Konuyu önemsediğim için ben de yazmak istedim.
Amerika’da yaşayan bir hanımefendi annesine aşı yaptırmak için
hastaneye getiriyor.
Aşı yapılırken şişenin üzerinde Çin alfabesiyle yazılmış yazılar
görüyor ve annesine aşı yaptırmıyor.
Sosyal medyasından da “Medical Park Hastanesi’nde bu ismi
bilinmeyen aşı vuruluyor. mRNA vaccine diyor ama Biontech değil.
Sağlık Bakanlığı onaylı aşı dediler ben fark edince. Sahtekarlar
çok. Dikkat edin lütfen” diye yazıyor.
Sosyal medyayı biliyorsunuz; kulaktan dolma bilgilerle, sürü
psikolojisiyle konu dallanıp budaklanıyor.

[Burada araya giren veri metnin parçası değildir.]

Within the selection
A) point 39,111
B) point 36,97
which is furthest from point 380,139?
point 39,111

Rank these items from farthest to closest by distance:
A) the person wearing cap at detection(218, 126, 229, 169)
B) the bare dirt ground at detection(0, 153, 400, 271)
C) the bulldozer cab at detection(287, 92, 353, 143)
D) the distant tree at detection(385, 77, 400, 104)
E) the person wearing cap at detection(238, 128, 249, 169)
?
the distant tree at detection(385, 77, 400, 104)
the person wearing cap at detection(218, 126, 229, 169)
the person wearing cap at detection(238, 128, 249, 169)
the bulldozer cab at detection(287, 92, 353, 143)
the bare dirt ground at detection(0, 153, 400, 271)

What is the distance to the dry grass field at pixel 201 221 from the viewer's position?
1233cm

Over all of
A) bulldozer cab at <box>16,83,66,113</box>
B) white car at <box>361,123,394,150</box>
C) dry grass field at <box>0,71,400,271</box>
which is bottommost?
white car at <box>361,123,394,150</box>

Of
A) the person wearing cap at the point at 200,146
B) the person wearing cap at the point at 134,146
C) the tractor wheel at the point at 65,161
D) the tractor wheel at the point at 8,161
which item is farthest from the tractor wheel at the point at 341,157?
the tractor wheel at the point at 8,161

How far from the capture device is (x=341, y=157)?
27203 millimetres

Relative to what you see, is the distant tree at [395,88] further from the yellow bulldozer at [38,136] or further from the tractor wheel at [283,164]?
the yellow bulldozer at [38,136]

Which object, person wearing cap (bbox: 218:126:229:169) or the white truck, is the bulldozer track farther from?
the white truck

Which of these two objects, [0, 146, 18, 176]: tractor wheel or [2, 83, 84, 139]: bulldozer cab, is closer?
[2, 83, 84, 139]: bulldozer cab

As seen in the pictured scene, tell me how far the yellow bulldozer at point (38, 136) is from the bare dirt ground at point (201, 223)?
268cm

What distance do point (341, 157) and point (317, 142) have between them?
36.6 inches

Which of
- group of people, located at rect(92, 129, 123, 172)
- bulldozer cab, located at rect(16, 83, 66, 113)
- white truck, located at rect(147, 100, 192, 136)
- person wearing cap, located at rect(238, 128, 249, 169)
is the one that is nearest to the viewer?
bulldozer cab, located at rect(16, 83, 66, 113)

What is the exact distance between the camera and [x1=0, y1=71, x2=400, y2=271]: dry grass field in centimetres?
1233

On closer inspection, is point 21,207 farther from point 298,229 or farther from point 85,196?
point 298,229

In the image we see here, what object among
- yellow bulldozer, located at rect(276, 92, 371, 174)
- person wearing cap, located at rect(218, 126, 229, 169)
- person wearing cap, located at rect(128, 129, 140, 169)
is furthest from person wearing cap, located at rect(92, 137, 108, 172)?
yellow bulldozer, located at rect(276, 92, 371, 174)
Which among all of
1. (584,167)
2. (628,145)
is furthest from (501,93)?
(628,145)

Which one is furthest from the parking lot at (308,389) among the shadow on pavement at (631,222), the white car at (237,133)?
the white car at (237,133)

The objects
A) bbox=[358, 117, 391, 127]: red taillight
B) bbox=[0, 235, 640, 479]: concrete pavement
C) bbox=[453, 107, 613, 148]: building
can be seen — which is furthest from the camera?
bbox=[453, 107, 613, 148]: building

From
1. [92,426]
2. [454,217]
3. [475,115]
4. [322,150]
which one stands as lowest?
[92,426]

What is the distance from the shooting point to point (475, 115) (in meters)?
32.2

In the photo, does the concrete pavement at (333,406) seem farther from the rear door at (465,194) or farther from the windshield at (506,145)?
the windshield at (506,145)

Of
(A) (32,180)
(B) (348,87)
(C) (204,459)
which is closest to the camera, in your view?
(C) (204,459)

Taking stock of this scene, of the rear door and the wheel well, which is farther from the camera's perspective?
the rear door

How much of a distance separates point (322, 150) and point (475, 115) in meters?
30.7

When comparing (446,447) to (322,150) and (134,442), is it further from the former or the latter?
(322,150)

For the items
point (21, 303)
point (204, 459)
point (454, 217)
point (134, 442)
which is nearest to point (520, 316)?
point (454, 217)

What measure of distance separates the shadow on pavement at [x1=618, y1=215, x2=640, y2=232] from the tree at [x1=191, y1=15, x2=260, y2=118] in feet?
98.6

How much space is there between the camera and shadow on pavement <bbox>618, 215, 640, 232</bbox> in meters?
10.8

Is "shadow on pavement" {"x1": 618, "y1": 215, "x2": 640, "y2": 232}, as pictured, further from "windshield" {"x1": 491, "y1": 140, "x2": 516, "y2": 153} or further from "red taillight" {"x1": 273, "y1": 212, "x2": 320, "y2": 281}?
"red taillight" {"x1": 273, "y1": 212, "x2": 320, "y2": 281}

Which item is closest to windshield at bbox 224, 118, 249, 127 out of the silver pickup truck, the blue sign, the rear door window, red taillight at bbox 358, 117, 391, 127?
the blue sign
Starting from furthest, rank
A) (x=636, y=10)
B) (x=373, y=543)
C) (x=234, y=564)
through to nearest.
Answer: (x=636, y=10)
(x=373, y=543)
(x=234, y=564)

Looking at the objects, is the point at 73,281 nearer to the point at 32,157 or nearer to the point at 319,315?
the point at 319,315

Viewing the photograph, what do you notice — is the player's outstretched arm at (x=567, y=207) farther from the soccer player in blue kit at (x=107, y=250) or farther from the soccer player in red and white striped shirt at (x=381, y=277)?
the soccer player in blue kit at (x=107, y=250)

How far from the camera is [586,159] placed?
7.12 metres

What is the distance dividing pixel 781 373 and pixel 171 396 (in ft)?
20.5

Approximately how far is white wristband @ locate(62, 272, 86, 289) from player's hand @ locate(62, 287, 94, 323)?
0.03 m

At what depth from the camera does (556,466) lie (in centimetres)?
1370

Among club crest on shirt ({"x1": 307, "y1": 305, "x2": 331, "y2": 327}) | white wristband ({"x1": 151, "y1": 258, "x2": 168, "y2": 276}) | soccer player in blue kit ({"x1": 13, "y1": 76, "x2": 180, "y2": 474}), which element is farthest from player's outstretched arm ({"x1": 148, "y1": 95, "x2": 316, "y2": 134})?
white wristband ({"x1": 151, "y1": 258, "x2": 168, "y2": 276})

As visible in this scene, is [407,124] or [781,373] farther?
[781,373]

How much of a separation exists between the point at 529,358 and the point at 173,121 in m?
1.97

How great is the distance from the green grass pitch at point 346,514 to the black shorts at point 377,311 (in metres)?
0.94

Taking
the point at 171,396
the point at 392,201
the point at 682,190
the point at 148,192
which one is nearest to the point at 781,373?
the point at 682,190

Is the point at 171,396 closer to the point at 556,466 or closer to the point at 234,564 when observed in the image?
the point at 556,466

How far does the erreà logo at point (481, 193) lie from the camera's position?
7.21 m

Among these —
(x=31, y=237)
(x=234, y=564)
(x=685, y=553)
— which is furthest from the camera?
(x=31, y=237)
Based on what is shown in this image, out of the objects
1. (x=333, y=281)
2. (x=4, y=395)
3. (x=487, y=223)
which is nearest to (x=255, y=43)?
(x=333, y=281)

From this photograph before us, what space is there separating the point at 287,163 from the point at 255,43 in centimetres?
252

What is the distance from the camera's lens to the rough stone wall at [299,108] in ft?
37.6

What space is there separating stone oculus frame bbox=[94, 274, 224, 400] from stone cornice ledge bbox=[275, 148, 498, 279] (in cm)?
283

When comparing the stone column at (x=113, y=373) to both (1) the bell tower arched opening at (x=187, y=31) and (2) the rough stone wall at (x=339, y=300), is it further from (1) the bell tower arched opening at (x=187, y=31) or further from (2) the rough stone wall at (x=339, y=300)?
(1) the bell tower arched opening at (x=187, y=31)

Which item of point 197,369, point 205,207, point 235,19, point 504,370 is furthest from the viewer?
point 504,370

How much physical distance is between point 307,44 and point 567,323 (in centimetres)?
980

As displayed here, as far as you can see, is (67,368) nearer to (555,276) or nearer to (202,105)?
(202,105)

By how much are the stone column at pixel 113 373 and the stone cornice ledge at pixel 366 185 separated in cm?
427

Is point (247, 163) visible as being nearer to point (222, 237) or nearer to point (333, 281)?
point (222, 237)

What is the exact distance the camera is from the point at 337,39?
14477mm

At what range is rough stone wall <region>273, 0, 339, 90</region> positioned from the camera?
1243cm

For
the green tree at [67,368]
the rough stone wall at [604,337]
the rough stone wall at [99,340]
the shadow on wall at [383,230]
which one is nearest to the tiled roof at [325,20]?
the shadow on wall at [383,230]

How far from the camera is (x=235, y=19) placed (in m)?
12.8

Oysa herkes bilmeli ki; bir özel hastanenin ya da bir özel
işletmenin aşıyı getirip uygulama şansı yok.
Bütün kuralları, süreci Sağlık Bakanlığı yönetiyor.
Üstelik bu kurumlar aşılamayı artırmak için bu hizmeti karşılıksız
yapıyor.
Fatih Altaylı konuyu Sağlık Bakanlığı danışmanı Gözde
Kirişçioğlu’na sormuş.
Kirişçioğlu’nun verdiği bilgi şöyle; “Söz konusu flakonlar Biontech
firmasının bir Uzakdoğu ülkesi için ürettiği aşılara ait. Aşıların
henüz bollaşmadığı dönemde Biontech firmasından tedariki hızlı
artırmasını talep etmiştik. Onlar da ellerinde Uzakdoğu için
ürettikleri aşılar olduğunu, bu partiyi Türkiye’ye
yönlendirebileceklerini ancak üzerindeki etiketleri
değiştirmelerinin mümkün olmadığını ifade ettiler. Etiketlerin
Türkiye’de değişmesi ise -80 derecelik soğuk zincirin bozulmasına
neden olurdu. Bu nedenle etiket değişimi tercih edilmedi.